The Phases of Identity: A Digital Art Series

By Nada Al Mosa

This digital art series examines my personal chronological issues with my identity, regarding my femininity and the standards in place for what my womanhood is expected to be presented as.

Raised in a Muslim Arab family, a common first greeting between women is “Oh, have you lost weight?” Your acne, body, and choice of clothing are all subject to scrutiny, and you must calmly and respectfully accept it all.

In “Identity in Conflict,” the face is divided and contorted, reflecting how a woman often presents herself to the world, in comparison to how she truly feels on the inside. The dress she wears barely fits her, revealing her bare chest: vulnerability. The dress is not for her, but it is demanded of her.
“Faceless Flower” stems from this passive acceptance. No individuality is present, as there is no face to be identified by. You are a blossom, and must be treated like one, with no regard to who you truly are, and what you aspire to be. My hair has not been shown to my grandmother, whom I often see on a weekly basis, in over 3 years, because its short cut would have offended her, and I would receive no end to her disappointment.

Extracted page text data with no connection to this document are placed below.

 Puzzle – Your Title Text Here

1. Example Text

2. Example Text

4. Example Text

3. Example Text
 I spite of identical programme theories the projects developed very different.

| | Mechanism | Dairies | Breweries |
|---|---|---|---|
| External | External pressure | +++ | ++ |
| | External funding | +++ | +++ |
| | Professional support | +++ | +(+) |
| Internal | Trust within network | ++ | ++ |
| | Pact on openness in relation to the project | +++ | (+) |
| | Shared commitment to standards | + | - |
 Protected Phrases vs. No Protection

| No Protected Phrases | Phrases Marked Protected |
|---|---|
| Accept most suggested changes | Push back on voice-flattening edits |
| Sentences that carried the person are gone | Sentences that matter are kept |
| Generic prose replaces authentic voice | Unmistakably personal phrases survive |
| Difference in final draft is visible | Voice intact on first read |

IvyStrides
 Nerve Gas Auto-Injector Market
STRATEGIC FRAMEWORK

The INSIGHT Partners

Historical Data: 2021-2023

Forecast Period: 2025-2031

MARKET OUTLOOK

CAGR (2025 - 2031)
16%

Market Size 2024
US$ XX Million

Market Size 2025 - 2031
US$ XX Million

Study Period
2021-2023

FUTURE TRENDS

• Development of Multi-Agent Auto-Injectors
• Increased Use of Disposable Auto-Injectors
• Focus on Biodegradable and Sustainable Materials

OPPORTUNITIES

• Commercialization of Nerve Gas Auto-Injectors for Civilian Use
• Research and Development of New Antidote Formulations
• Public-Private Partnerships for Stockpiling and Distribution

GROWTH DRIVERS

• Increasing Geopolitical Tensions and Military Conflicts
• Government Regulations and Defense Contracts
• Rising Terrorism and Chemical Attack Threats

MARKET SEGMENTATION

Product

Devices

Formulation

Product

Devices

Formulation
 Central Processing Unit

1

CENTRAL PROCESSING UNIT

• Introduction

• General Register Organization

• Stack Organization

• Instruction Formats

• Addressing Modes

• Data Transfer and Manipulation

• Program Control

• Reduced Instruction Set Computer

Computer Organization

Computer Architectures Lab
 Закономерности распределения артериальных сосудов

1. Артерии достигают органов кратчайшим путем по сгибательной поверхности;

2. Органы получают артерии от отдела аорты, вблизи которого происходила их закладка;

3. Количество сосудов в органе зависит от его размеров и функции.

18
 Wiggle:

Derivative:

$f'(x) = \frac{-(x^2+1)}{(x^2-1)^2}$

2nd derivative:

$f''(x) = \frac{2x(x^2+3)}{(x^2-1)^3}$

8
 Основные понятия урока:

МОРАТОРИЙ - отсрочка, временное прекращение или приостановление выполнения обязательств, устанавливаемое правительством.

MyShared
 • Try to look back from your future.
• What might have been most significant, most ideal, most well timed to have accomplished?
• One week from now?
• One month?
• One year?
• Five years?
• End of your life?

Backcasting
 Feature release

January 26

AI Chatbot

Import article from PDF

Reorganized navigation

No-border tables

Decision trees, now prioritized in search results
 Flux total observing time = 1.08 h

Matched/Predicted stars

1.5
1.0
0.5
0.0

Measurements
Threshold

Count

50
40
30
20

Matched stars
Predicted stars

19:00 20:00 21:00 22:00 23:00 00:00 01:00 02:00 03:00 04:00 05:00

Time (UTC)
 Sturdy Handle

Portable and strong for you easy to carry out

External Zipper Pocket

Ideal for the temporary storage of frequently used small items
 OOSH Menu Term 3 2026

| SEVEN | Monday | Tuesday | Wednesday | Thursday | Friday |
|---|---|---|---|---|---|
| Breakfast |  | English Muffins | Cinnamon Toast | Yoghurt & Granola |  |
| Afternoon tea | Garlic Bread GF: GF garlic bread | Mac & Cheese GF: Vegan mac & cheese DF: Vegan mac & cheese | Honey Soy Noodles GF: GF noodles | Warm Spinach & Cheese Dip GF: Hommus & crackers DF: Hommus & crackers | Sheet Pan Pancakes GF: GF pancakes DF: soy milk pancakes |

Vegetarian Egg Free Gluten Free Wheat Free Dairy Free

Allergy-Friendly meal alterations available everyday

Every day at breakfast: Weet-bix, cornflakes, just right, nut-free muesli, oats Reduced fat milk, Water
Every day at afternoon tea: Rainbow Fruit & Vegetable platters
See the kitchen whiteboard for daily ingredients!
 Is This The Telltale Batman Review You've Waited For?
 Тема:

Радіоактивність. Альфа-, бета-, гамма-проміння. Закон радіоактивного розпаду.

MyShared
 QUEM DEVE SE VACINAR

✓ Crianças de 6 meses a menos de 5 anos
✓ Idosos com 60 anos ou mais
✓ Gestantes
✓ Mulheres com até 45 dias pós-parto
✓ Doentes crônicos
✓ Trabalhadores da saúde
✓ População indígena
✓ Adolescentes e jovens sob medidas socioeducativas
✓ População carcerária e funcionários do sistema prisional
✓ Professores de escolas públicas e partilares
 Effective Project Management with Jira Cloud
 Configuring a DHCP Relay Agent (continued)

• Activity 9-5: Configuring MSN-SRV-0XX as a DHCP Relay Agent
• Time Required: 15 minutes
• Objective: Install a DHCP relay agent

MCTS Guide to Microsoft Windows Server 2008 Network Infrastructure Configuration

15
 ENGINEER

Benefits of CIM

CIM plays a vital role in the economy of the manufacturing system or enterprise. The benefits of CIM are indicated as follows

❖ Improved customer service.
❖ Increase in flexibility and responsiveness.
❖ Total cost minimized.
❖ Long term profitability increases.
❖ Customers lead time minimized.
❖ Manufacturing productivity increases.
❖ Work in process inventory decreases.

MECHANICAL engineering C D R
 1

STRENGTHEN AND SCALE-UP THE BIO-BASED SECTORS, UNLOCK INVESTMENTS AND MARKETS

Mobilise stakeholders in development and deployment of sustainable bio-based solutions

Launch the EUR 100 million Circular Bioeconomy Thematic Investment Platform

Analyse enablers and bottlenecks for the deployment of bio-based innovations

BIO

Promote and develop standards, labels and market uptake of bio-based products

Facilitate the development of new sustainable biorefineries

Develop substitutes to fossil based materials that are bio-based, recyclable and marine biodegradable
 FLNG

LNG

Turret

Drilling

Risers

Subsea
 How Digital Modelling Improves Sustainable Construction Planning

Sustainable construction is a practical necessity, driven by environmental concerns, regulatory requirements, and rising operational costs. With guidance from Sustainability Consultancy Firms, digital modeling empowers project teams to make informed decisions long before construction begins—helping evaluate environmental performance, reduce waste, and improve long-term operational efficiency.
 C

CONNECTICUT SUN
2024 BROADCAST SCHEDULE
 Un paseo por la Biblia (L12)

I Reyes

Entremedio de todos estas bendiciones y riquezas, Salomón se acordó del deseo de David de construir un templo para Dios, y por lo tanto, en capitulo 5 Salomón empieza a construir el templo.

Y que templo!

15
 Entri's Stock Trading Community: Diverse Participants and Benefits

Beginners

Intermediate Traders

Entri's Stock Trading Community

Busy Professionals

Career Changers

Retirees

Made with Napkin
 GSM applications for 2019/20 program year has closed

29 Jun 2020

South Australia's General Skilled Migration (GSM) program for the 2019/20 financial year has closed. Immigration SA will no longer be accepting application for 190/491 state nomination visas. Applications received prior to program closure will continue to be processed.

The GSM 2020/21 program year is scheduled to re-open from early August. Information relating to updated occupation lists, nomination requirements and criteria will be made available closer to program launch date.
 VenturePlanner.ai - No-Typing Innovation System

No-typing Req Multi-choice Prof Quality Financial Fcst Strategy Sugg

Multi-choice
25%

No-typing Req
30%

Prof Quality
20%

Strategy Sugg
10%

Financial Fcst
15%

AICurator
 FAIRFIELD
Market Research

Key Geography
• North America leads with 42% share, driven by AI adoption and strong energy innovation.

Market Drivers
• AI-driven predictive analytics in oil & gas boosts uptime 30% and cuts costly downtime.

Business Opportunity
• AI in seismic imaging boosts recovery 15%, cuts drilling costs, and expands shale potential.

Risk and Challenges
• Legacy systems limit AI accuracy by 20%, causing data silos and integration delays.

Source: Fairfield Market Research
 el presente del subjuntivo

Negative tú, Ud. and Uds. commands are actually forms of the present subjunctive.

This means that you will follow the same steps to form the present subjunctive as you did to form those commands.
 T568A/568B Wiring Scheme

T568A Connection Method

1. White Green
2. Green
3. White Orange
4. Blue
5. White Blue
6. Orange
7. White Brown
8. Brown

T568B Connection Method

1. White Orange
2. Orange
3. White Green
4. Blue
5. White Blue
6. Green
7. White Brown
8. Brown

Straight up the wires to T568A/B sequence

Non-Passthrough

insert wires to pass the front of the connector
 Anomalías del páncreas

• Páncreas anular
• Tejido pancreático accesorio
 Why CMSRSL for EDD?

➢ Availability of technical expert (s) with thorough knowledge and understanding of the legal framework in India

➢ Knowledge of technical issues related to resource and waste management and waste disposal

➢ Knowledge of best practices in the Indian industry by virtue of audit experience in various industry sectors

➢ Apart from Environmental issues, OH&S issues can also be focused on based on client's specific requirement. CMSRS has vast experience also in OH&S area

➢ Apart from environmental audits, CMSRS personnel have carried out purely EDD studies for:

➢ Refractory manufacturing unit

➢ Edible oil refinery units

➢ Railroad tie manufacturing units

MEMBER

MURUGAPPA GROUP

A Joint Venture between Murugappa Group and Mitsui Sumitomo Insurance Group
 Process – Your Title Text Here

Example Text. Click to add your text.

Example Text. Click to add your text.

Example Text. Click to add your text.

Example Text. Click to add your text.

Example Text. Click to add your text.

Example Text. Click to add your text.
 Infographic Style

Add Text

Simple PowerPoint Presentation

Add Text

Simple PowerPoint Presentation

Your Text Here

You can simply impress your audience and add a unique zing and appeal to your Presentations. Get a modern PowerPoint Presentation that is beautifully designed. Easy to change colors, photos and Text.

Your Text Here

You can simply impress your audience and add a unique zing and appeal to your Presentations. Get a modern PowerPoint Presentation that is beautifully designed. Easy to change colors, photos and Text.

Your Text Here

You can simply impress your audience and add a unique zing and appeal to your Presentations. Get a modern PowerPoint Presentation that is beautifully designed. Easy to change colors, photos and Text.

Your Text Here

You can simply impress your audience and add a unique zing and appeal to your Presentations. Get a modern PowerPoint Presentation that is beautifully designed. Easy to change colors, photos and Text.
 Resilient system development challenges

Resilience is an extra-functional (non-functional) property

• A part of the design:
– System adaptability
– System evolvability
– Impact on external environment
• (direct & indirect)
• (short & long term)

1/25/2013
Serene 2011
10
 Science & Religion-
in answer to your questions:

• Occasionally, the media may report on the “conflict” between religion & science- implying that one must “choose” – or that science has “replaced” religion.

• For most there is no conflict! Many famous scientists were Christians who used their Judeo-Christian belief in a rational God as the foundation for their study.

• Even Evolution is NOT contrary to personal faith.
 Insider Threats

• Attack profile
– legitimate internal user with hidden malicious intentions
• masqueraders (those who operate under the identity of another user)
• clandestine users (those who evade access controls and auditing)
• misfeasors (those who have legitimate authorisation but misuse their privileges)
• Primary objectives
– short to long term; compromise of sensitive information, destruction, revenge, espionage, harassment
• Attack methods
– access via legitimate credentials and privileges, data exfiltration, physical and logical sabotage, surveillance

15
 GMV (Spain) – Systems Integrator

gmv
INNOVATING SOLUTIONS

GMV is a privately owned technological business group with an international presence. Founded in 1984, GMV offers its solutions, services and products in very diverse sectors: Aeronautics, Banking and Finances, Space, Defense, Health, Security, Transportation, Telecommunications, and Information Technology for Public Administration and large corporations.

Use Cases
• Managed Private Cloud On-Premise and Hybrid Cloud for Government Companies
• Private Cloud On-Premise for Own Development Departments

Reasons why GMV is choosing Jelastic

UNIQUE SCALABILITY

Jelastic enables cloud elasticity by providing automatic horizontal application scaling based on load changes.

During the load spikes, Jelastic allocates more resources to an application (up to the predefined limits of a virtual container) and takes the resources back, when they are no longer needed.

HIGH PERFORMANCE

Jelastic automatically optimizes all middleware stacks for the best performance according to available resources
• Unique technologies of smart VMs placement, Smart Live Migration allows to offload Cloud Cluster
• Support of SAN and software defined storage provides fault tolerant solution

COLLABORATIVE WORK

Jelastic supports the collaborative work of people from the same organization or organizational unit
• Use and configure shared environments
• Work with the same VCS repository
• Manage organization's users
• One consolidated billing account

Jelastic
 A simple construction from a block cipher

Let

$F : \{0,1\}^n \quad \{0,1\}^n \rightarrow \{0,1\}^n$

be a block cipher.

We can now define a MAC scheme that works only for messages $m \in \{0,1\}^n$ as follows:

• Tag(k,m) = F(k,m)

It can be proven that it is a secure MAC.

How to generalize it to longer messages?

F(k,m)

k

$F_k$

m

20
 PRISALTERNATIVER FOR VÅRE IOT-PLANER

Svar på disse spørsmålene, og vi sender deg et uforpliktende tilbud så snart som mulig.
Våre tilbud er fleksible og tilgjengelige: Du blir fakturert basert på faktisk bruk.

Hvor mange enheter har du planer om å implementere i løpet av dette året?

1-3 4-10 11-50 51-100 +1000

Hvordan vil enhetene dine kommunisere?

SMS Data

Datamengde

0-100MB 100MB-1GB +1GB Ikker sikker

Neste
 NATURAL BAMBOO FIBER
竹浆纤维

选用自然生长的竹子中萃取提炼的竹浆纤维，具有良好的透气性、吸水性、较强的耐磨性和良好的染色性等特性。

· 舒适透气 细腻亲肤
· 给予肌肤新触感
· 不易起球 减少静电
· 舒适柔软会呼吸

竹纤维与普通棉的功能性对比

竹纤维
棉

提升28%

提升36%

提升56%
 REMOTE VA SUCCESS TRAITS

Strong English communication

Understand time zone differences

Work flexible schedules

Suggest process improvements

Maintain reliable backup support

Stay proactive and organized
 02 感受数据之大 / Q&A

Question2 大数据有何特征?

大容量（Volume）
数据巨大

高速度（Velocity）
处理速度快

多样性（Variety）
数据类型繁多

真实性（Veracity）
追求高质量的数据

Hijab has concealed this fact from her. One Eid, my aunt said to my face that I had “finally worn something decent,” as if this is acceptable to say. My body is not for me, but for my family.
“Protect” represents the impact of these experiences. The mask in this drawing is the shield I had to place up in order to arm myself against the expectations of my community.
“Growth” shows that I am now in a space where I can expand, and most importantly, grow as the person I am and want to become.